I came up with this search to create a value for each value in the operations field and its relevant data fields.
index="test-99" sourcetype="csv" | eval AuditData_keys = json_keys(AuditData)| table Operations AuditData_keys | dedup AuditData_keys| outputcsv AuditData_extracted_fields_unique.csv
Here is a sample of one operation value and its fields.
Operation value Values(fields) from the AuditData_key
UserLoginFailed | ["CreationTime","Id","Operation","OrganizationId","RecordType","ResultStatus","UserKey","UserType","Version","Workload","ClientIP","ObjectId","UserId","AzureActiveDirectoryEventType","ExtendedProperties","ModifiedProperties","Actor","ActorContextId","ActorIpAddress","InterSystemsId","IntraSystemId","SupportTicketId","Target","TargetContextId","ApplicationId","DeviceProperties","ErrorNumber","LogonError"] |
Short of manually typing the fields for each operation value and using the strings command, there has to be a more efficient way.
This is o365 audit data extracted with powershell as a csv file that has embedded json data.
Thanks in advance
Robert
Ive created a regex on the regex101 site to detect all of the fields and put them in groups.
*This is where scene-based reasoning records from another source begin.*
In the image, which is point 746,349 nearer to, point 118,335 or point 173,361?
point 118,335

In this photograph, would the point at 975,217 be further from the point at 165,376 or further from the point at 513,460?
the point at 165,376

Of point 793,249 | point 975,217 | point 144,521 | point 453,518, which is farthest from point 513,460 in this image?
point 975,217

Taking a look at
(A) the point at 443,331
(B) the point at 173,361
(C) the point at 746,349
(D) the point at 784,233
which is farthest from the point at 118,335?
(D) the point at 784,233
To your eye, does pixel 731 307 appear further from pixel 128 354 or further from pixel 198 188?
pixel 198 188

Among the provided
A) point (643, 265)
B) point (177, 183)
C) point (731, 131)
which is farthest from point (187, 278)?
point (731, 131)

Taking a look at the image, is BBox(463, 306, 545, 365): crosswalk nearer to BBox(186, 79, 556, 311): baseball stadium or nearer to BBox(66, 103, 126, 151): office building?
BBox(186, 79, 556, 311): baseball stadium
Here is that regex,
\"(.[^\"]+)
This works and detects all of the fields and puts them in groups named automatically. I'd like to use the extracted data as the fieldname without all of the typing. The regex above doesn't work in Splunk, or at least I can't make it work.
Ideally a repeatable process that does what you said, but the json extractions from the main field, AuditData and subsequent embedded json fields and their data can be performed on a scheduled basis.using an eventtype for each embedded json field
This search breaks it out, but there are also json fields that are nested in the results of the first spath command that also contain fields of data, such as these.
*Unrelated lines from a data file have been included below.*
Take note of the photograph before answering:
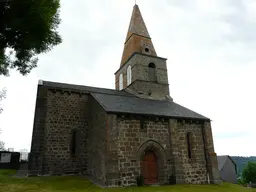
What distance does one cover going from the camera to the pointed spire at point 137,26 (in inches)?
1051

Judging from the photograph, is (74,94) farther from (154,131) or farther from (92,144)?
(154,131)

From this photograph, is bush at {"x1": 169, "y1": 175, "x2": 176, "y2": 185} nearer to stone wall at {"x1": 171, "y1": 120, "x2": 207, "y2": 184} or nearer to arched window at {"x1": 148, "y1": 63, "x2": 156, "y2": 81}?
stone wall at {"x1": 171, "y1": 120, "x2": 207, "y2": 184}

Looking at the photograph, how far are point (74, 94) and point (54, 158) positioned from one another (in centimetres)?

source="AuditLog_2021-03-01_2021-05-07.csv" host="DESKTOP-U34OQHV" index="test-99" sourcetype="csv" | spath input=AuditData
DeviceProperties{}.Name
DeviceProperties{}.Value
ExtendedProperties{}.Name
ExtendedProperties{}.Value
ModifiedProperties{}.Name
ModifiedProperties{}.NewValue
ModifiedProperties{}.OldValue
Target{}.ID Target{}.Type
On a side note, this is a process that will be repeated for quite a few o365 tenants, on a scheduled basis.
Can you not use spath to extract the json fields?
That was unsuccessful at least on my attempts. The majority of the data is csv, except for a couple of fields which are nested json.
Can you separate out the field that has the json in, then spath on that field?
You could break out the collections from the json field, mvexpand to create separate event, then spath the collection field. It is unclear exactly what you are trying to achieve, which makes it difficult to give more specific advice.
Ideally something that is repeatable, with options that are defined in a sourcetype while importing the the downloaded csv. The imported file is downloaded on a scheduled basis.
Ive created a regex that works on the regex101 website, \"(.[^\"]+)
This works and detects all of the fields and puts them in groups named automatically. I'd like to use the extracted data as the fieldname without all of the typing. The regex above doesn't work in Splunk, or at least I can't make it work.